Results 1 to 14 of 14

Thread: Let's Hunt and Seek for the TLB bug? ;)

  1. #1
    Xtreme Member
    Join Date
    Apr 2007
    Posts
    118

    Let's Hunt and Seek for the TLB bug? ;)

    Hi guys.

    Well, first of all, sorry for my poor english.

    I choosen to create this topic here, because a guy here on Brazil tried exactly that: to sistematically hunt down the TLB bug. He had some success on it, but, unfortunatelly, got robbed during the holidays.

    The, I've choosen to translate to here his findings, since there is a lot of people here who have phenom processors, ability to oc them and many differente MBs, chipsets and bios versions available.

    The original topic (in portuguese) is this: http://www.forumpcs.com.br/viewtopic.php?t=227912

    The last update to his findings, translated down here:

    Quote Originally Posted by Schakal
    Locking a Phenom? Tests Results:

    Hi!

    Firstly I would like to acknowledge for all suggestions and say that this testing even surprised me, due to two unnexpected events.

    Another observation:
    In all tests, I've used the configuration below (unavailable anymore), but with differente video card and ammounts of RAM. The video card used was my old X 1950XTX and the system memory was 4Gb (4x1Gb) made of Corsair CM2X1024-6400. In all possible configurations tested, I've didn't used oc to not missinterpretate them as oc issues.

    NelsonK wrote:
    From what I could understand, the error (system lock) happens in specific condition of L3 cache memory usage, and seems to happens with increase frequency when one uses some kind of virtualization program.

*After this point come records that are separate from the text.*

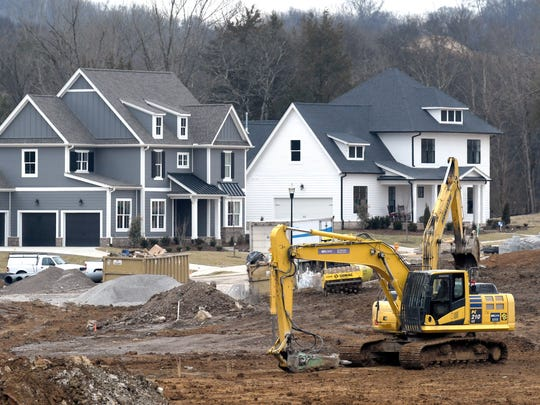 Workers move dirt for new homes in Enderly Pointe at Ladd Park in Franklin on Feb. 7, 2018.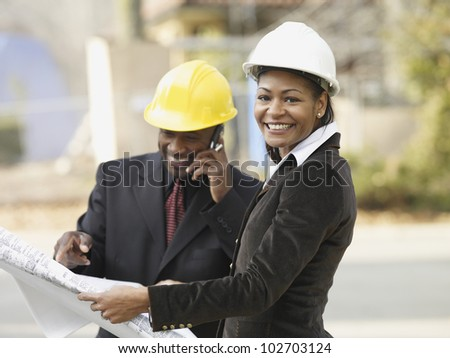African American businesspeople with blueprints - stock photo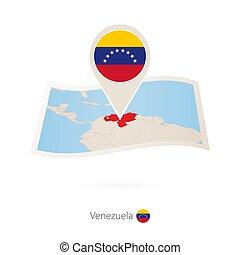 Folded paper map of Venezuela with flag pin of Venezuela.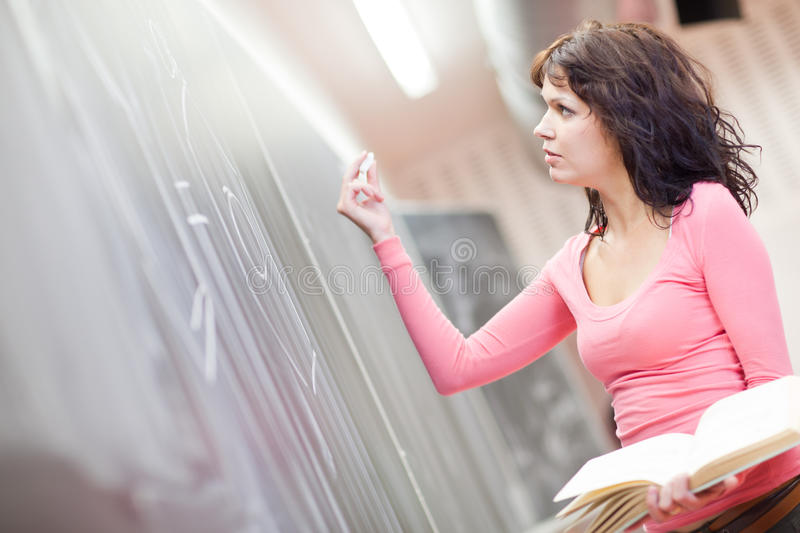 Young college student writing on the chalkboard. Pretty young college student writing on the chalkboard/blackboard during math class (shallow DOF; color toned royalty free stock image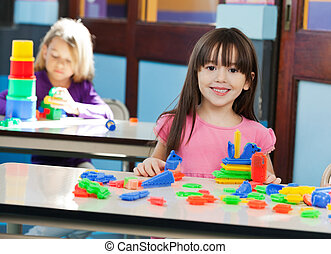 Girl With Construction Block While Friend Playing In...
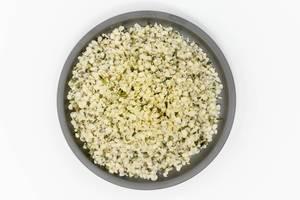 Vegane Bio-Hanfsamen, geschält auf einem schwarzen Teller in der Aufsicht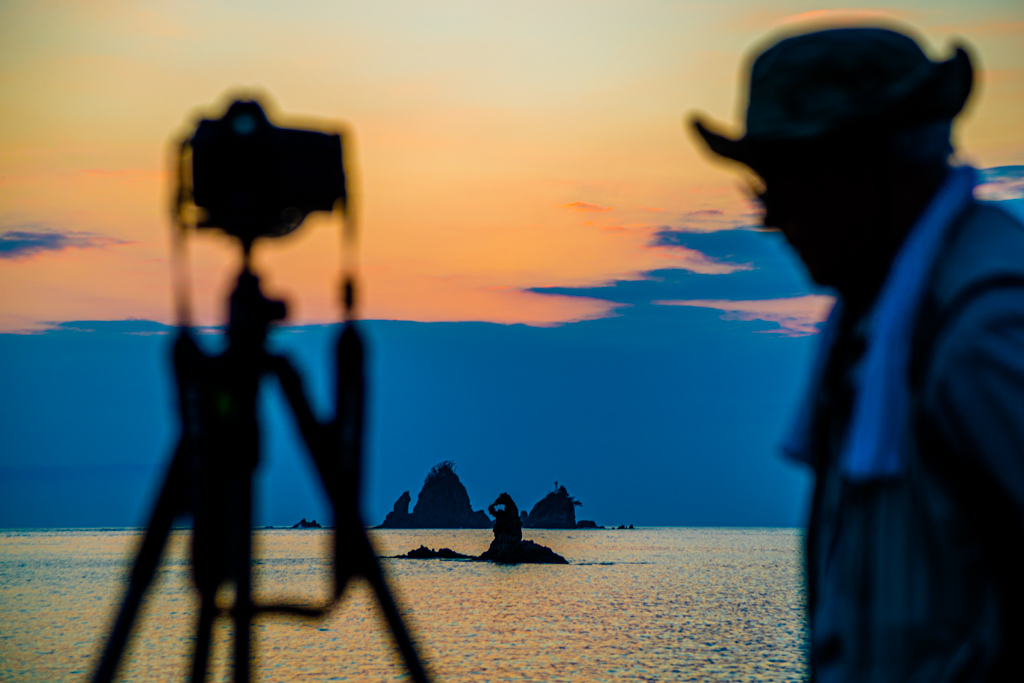 Am Strand der Tago Bay bringen sich abends unzählige Sonnenuntergangs-Fotografen in Stellung und warten auf den Augenblick, in dem sich der Sonnenball für einen kurzen Moment wie ein Edelstein in die natürliche und runde Aussparung der Felsen schiebt / © FrontRowSociety.net, Foto: Georg Berg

    That's right. I won't specify more here, in order to create some "suspense", but indeed, I could not find a "less frequent" bug occurency, what means, I could only find it when using VMs.

    Well friends, let's go to the testing!

    Test 1 - Super PI, Shrink and WinRAR

    In order to flood the CPU totally without having less than 100% usage moments, each core had to executde a 32M superpi calculation Moreover, winrar archiving processes, and dvd shrink video conversions were performed at the same time.

    Result: 100% of cores usage and no bug.

    Test 2 - Test 1 + Cache Benchmark:

    Simulating the previous test with pc wizard, an extra cache bench was performed.

    Result: 100% of cores usage and no bug.

    Test 4 - Prime95

    4 instances of Prime95, one in each core simultaneously.

    Result: 100% of cores usage and no bug.

    Teste 5 - VM 1

    With VMWare, I created and emulated a common VM with Windows Vista HP 64bits. In this VM I've made all previous tests, except fourth.

    Result: 100% of cores usage and no bug.

    Test 6 - VM 2

    With VMWare, I created and emulated a common VM with Windows Vista HP 64bits. In this VM I've made all previous tests, except fourth. A curious event happened: The computer restarted AND one of the VM corrupted. Accordingly with windows events log, something happened with "svchost.exe", what weemed curious cause nothing have ever hppened there.

    Result: No 100% of usage on the 4cores, bug didn't happened and something new appeared: the only single 32bits VM that I can't emulate over 64bits is Vista HP. Already tested installation disk, hadware, etc, and nothing
    Off-Test=Any clue on this one?

    Teste 7 - VM 3

    With VMWare, I created and emulated two common VMs with Windows Vista Ultimate de 64bits. In these VMs emulated all tests up to test 3, but I've defined two cores/VM.

    Result: 100% of cores usage and no bug.

    Teste 8 - VM 4

    With VM Ware, I created and emulated four common VMs with Windows Vista Ultimate 64bits. In these VMs emulated all tests up to test 3, but I've defined one core/VM.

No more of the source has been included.